Jaime Banks, an Associate Professor and PhD Director at the School of Information Studies, has secured $600,000 in grant funding for an innovative research project focused on human interaction with AI. 

The grant, funded by the National Science Foundation (NSF) through its Computer and Information Science and Engineering (CISE) directorate, and more specifically, the Human-Centered Computing (HCC) funding arm, is for research into “Mind Perception in AI Companionship: Testing the Assumptions of Social Theories.”

As Principal Investigator (PI), Banks will lead an investigation into how language and social cognition shape our understanding of artificial intelligence along with co-PI, Caleb Carr, a professor of communications from Illinois State. iSchool PhD student Zhixin Li will be supporting that work.

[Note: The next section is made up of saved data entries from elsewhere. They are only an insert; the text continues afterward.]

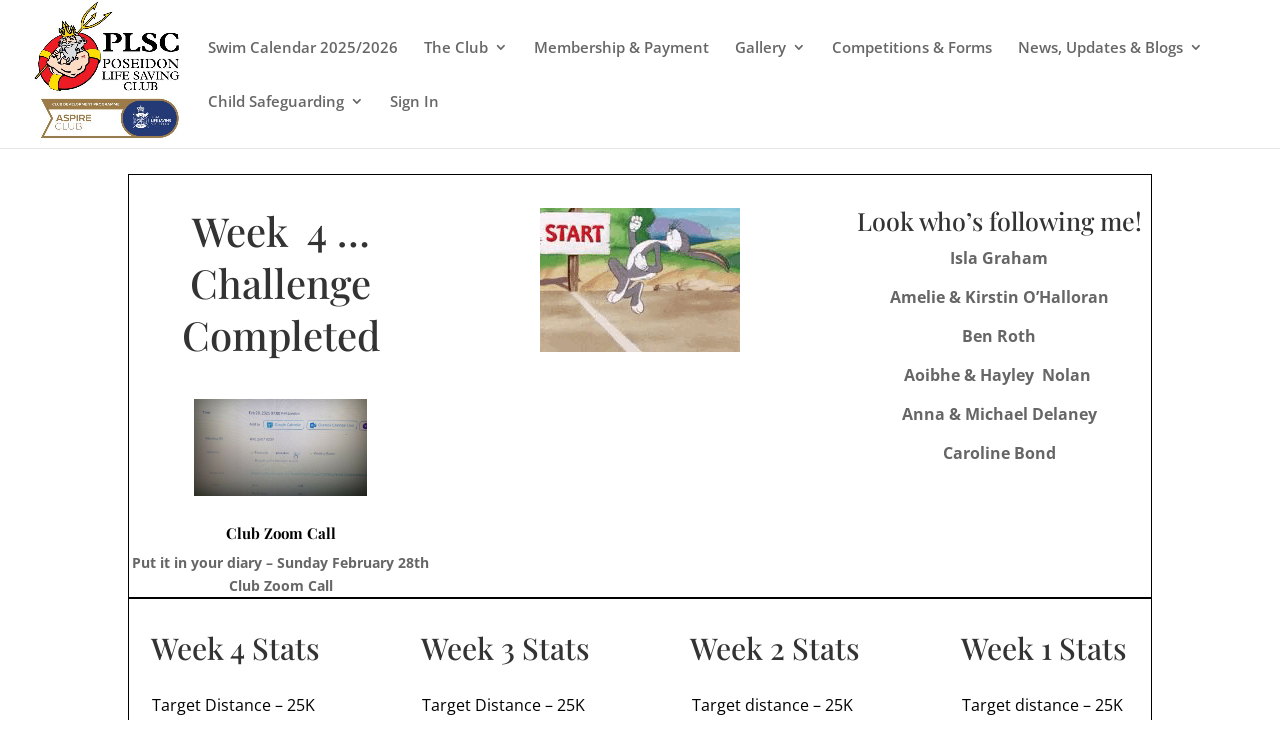

--- FILE ---
content_type: text/css
request_url: https://www.poseidon.ie/wp-content/et-cache/7320/et-core-unified-deferred-7320.min.css?ver=1764934693
body_size: 1177
content:
.et_pb_section_3.et_pb_section,.et_pb_section_5.et_pb_section{padding-right:0px;padding-left:0px}.et_pb_row_12,.et_pb_row_18{border-width:1px;border-color:#000000}.et_pb_row_12.et_pb_row,.et_pb_row_18.et_pb_row{padding-top:30px!important;padding-bottom:0px!important;margin-top:0px!important;padding-top:30px;padding-bottom:0px}.et_pb_text_16,.et_pb_text_17,.et_pb_text_23,.et_pb_text_24{font-weight:700;font-size:16px}.et_pb_text_16 h1,.et_pb_text_17 h1,.et_pb_text_18 h1,.et_pb_text_19 h1,.et_pb_text_20 h1,.et_pb_text_21 h1,.et_pb_text_22 h1,.et_pb_text_23 h1,.et_pb_text_24 h1,.et_pb_text_25 h1,.et_pb_text_26 h1,.et_pb_text_27 h1,.et_pb_text_28 h1,.et_pb_text_29 h1,.et_pb_text_30 h1{font-family:'Abel',Helvetica,Arial,Lucida,sans-serif;font-weight:700;font-size:24px}.et_pb_text_16 h2,.et_pb_text_17 h2,.et_pb_text_23 h2,.et_pb_text_24 h2,.et_pb_text_30 h2{font-family:'Playfair Display',Georgia,"Times New Roman",serif;font-size:40px;line-height:1.3em}.et_pb_section_4.et_pb_section,.et_pb_section_6.et_pb_section{background-color:#f9f348!important}.et_pb_row_13,.et_pb_row_14,.et_pb_row_15,.et_pb_row_16,.et_pb_row_17,.et_pb_row_19,.et_pb_row_20,.et_pb_row_21,.et_pb_row_22,.et_pb_row_23{border-width:2px;border-color:#FFD23D}.et_pb_text_18 h2,.et_pb_text_19 h2,.et_pb_text_20 h2,.et_pb_text_21 h2,.et_pb_text_22 h2,.et_pb_text_25 h2,.et_pb_text_26 h2,.et_pb_text_27 h2,.et_pb_text_28 h2,.et_pb_text_29 h2{font-family:'Playfair Display',Georgia,"Times New Roman",serif;font-size:25px;line-height:1.3em}.et_pb_blurb_12.et_pb_blurb .et_pb_module_header,.et_pb_blurb_12.et_pb_blurb .et_pb_module_header a,.et_pb_blurb_13.et_pb_blurb .et_pb_module_header,.et_pb_blurb_13.et_pb_blurb .et_pb_module_header a,.et_pb_blurb_14.et_pb_blurb .et_pb_module_header,.et_pb_blurb_14.et_pb_blurb .et_pb_module_header a,.et_pb_blurb_15.et_pb_blurb .et_pb_module_header,.et_pb_blurb_15.et_pb_blurb .et_pb_module_header a,.et_pb_blurb_16.et_pb_blurb .et_pb_module_header,.et_pb_blurb_16.et_pb_blurb .et_pb_module_header a,.et_pb_blurb_17.et_pb_blurb .et_pb_module_header,.et_pb_blurb_17.et_pb_blurb .et_pb_module_header a,.et_pb_blurb_18.et_pb_blurb .et_pb_module_header,.et_pb_blurb_18.et_pb_blurb .et_pb_module_header a,.et_pb_blurb_19.et_pb_blurb .et_pb_module_header,.et_pb_blurb_19.et_pb_blurb .et_pb_module_header a,.et_pb_blurb_20.et_pb_blurb .et_pb_module_header,.et_pb_blurb_20.et_pb_blurb .et_pb_module_header a{font-family:'Playfair Display',Georgia,"Times New Roman",serif;font-weight:700;font-size:15px;color:#000000!important}.et_pb_blurb_12 .et_pb_main_blurb_image .et_pb_image_wrap,.et_pb_blurb_13 .et_pb_main_blurb_image .et_pb_image_wrap,.et_pb_blurb_14 .et_pb_main_blurb_image .et_pb_image_wrap,.et_pb_blurb_15 .et_pb_main_blurb_image .et_pb_image_wrap,.et_pb_blurb_16 .et_pb_main_blurb_image .et_pb_image_wrap,.et_pb_blurb_17 .et_pb_main_blurb_image .et_pb_image_wrap,.et_pb_blurb_18 .et_pb_main_blurb_image .et_pb_image_wrap,.et_pb_blurb_19 .et_pb_main_blurb_image .et_pb_image_wrap{box-shadow:6px 6px 18px 0px rgba(0,0,0,0.3);max-width:59%}.et_pb_blurb_12 .et_pb_blurb_content,.et_pb_blurb_13 .et_pb_blurb_content,.et_pb_blurb_14 .et_pb_blurb_content,.et_pb_blurb_15 .et_pb_blurb_content,.et_pb_blurb_16 .et_pb_blurb_content,.et_pb_blurb_17 .et_pb_blurb_content,.et_pb_blurb_18 .et_pb_blurb_content,.et_pb_blurb_19 .et_pb_blurb_content,.et_pb_blurb_20 .et_pb_blurb_content{max-width:539px}.et_pb_video_4,.et_pb_video_5,.et_pb_video_6,.et_pb_video_7,.et_pb_video_8,.et_pb_video_9,.et_pb_video_10{width:58%}.et_pb_video_4 .et_pb_video_overlay_hover:hover,.et_pb_video_5 .et_pb_video_overlay_hover:hover,.et_pb_video_6 .et_pb_video_overlay_hover:hover,.et_pb_video_7 .et_pb_video_overlay_hover:hover,.et_pb_video_8 .et_pb_video_overlay_hover:hover,.et_pb_video_9 .et_pb_video_overlay_hover:hover,.et_pb_video_10 .et_pb_video_overlay_hover:hover,.et_pb_video_11 .et_pb_video_overlay_hover:hover{background-color:rgba(0,0,0,.6)}.et_pb_image_1 .et_pb_image_wrap,.et_pb_image_2 .et_pb_image_wrap,.et_pb_image_3 .et_pb_image_wrap,.et_pb_image_4 .et_pb_image_wrap,.et_pb_image_5 .et_pb_image_wrap{border-width:3px;border-color:#FFFFFF}.et_pb_image_1,.et_pb_image_2,.et_pb_image_3,.et_pb_image_4,.et_pb_image_5{width:60%;text-align:center}.et_pb_video_11{width:61%}.et_pb_section_7.et_pb_section,.et_pb_section_8.et_pb_section{padding-right:0px;padding-bottom:100px;padding-left:0px}.et_pb_row_24{border-width:2px;border-color:#73D800}.et_pb_text_31 h4{font-family:'Playfair Display',Georgia,"Times New Roman",serif;color:#1f1f1f!important;line-height:1.3em;text-align:left}.et_pb_row_25{border-radius:2px 2px 2px 2px;overflow:hidden;border-width:2px;border-style:groove;border-color:#73D800}.et_pb_row_25,body #page-container .et-db #et-boc .et-l .et_pb_row_25.et_pb_row,body.et_pb_pagebuilder_layout.single #page-container #et-boc .et-l .et_pb_row_25.et_pb_row,body.et_pb_pagebuilder_layout.single.et_full_width_page #page-container #et-boc .et-l .et_pb_row_25.et_pb_row{max-width:1280px}.et_pb_text_32 h4,.et_pb_text_33 h4,.et_pb_text_34 h4{font-family:'Playfair Display',Georgia,"Times New Roman",serif;color:#000000!important;line-height:1.3em;text-align:left}.et_pb_row_26.et_pb_row{padding-top:27px!important;padding-right:0px!important;padding-bottom:27px!important;padding-left:0px!important;padding-top:27px;padding-right:0px;padding-bottom:27px;padding-left:0px}.et_pb_blurb_20 .et_pb_main_blurb_image .et_pb_image_wrap{box-shadow:6px 6px 18px 0px rgba(0,0,0,0.3)}.et_pb_text_35 h3{font-family:'Montserrat',Helvetica,Arial,Lucida,sans-serif;font-weight:700;text-transform:uppercase;font-size:14px;color:#bfbfbf!important;letter-spacing:2px;line-height:1.3em}.et_pb_text_35{margin-bottom:12px!important}.et_pb_divider_0{margin-bottom:10px!important;max-width:60px}.et_pb_text_36 h2{font-family:'Playfair Display',Georgia,"Times New Roman",serif;font-size:30px;line-height:1.3em}.et_pb_text_37.et_pb_text{color:#939393!important}.et_pb_text_37{line-height:1.8em;font-family:'Montserrat',Helvetica,Arial,Lucida,sans-serif;font-size:15px;line-height:1.8em;max-width:700px}.et_pb_video_4.et_pb_module,.et_pb_video_5.et_pb_module,.et_pb_video_6.et_pb_module,.et_pb_video_7.et_pb_module,.et_pb_video_8.et_pb_module,.et_pb_video_9.et_pb_module,.et_pb_video_10.et_pb_module,.et_pb_divider_0.et_pb_module,.et_pb_text_37.et_pb_module{margin-left:auto!important;margin-right:auto!important}@media only screen and (max-width:980px){.et_pb_image_1 .et_pb_image_wrap img,.et_pb_image_2 .et_pb_image_wrap img,.et_pb_image_3 .et_pb_image_wrap img,.et_pb_image_4 .et_pb_image_wrap img,.et_pb_image_5 .et_pb_image_wrap img{width:auto}}@media only screen and (max-width:767px){.et_pb_image_1 .et_pb_image_wrap img,.et_pb_image_2 .et_pb_image_wrap img,.et_pb_image_3 .et_pb_image_wrap img,.et_pb_image_4 .et_pb_image_wrap img,.et_pb_image_5 .et_pb_image_wrap img{width:auto}}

This funding marks a significant milestone after two years of dedicated work in securing this grant, paving the way for a deep dive into social AI’s role in human lives. Over the next four years, Banks and her interdisciplinary team will explore the psychological and social dimensions of AI, addressing pressing questions about how we humanize and relate to these technologies.

Companies like Replika and Gatebox, are relatively new technologies, designed to stave off loneliness in real people through the development of AI companions. Recent news regarding AI has been about internet tools which students and workers can use to help lighten their workloads or how they optimize algorithms to capture our attention in all kinds of insidious ways. Less attention is given to social AI–machines designed to quench humans’ inherent need to connect with others. This is a critical gap in scientific knowledge and technology literacy because social AI are increasingly integrated into everyday social media use and (thought to have been driven by the COVID-19 pandemic) adopted as standalone technologies to help with loneliness.  

This is a study into the social-cognitive processes involved in these companion machines. From the way we even refer to them as “companions” and the way they are designed to interact with users, to how they make users feel, Banks says, “We want to understand the subjective experience of seeing an AI companion as someone, and how that experience links to the positive or negative effects.”

As Banks embarks on this research project, her work promises to contribute insights into the evolving relationship between humans and AI. By investigating the psychological and social factors that influence our interactions with these technologies, Banks and her team aim to conduct rigorous scientific work–the insights from which may inform future developments in AI design as well as policy, practice, and ethics.